Many of the baseball scenes were filmed during the summer of 1983 in Buffalo, New York's War Memorial Stadium, built in 1937 and demolished a few years after the film was produced. Buffalo's All-High Stadium, with post-production alterations, stood in for Chicago's Wrigley Field in a key scene in the film. Other scenes were filmed in South Dayton, New York.
Roger Ebert fairly savaged it, calling it "idolatry on behalf of Robert Redford." Ebert's television collaborator Gene Siskel praised its themes and acting performances, giving it four stars, and also putting down other critics that he suggested might have just recently read the novel for the first time.
The "director's cut" was released on April 3 2007. A two-disc edition, it contains the featurette "The Heart of the Natural," a 44 minute documentary featuring comments from Cal Ripken, Jr. and Levinson; it is the only extra released originally with the 2001 DVD. Sony added a number of other extras, however, including: "When Lightning Strikes: Creating The Natural," a 50 minute documentary discussing the origins of the original novel and the production of the film; "Knights in Shining Armor," which addresses the mythological parallels between The Natural, King Arthur and the Odyssey; and "A Natural Gunned Down" which tells the story of Eddie Waitkus, a baseball player who was shot by a female stalker, paralleling Roy Hobbs.
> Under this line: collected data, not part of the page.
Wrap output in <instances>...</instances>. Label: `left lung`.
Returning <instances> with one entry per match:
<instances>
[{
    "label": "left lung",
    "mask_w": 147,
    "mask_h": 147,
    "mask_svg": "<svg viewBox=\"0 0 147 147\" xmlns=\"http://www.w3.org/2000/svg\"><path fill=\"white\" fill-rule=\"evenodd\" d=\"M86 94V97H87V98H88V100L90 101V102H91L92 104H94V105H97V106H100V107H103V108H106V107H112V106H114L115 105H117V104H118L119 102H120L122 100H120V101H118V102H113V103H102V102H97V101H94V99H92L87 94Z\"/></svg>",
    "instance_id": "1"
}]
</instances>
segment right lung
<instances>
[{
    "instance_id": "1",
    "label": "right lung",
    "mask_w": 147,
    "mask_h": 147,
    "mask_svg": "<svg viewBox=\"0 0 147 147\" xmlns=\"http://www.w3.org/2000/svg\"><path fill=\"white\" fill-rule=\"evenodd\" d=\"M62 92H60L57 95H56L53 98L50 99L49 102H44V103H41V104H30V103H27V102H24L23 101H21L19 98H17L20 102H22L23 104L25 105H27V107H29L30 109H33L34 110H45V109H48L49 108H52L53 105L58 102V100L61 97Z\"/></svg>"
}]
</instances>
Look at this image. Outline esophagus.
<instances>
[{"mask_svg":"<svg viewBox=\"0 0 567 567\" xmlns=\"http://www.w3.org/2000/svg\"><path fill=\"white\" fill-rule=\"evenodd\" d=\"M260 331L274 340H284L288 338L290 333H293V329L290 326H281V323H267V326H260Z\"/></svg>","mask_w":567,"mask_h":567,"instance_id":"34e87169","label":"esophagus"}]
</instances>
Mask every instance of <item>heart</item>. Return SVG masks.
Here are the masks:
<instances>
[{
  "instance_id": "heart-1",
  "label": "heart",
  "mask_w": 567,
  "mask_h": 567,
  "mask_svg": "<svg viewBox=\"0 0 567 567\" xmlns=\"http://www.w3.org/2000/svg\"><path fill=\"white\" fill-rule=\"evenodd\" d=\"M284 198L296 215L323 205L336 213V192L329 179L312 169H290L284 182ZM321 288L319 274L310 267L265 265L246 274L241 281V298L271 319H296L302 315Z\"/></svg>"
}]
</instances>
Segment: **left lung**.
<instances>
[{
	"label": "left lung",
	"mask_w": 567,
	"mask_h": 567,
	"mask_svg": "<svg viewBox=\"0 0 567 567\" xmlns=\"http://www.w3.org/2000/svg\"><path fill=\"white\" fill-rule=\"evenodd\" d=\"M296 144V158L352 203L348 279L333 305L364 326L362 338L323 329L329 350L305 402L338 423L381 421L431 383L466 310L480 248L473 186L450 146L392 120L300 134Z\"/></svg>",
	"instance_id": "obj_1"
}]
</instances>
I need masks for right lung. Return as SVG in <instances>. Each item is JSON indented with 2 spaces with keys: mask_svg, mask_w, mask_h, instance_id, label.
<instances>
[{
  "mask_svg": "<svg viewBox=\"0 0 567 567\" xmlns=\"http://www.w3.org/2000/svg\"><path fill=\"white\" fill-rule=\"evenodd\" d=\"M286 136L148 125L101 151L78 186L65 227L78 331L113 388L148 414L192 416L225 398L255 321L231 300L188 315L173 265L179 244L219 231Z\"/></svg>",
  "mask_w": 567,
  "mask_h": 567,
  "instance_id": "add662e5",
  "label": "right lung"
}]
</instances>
The film itself has been re-edited, restoring deleted footage to the early chapters of the story. These scenes expand on the sadness of Hobbs, focusing on his visits to his childhood home as an adult and his childhood memories. The "gift set" version of the release also included some souvenirs: a baseball "signed" by Roy Hobbs; some baseball cards of Roy Hobbs and teammates; and a New York Knights cap.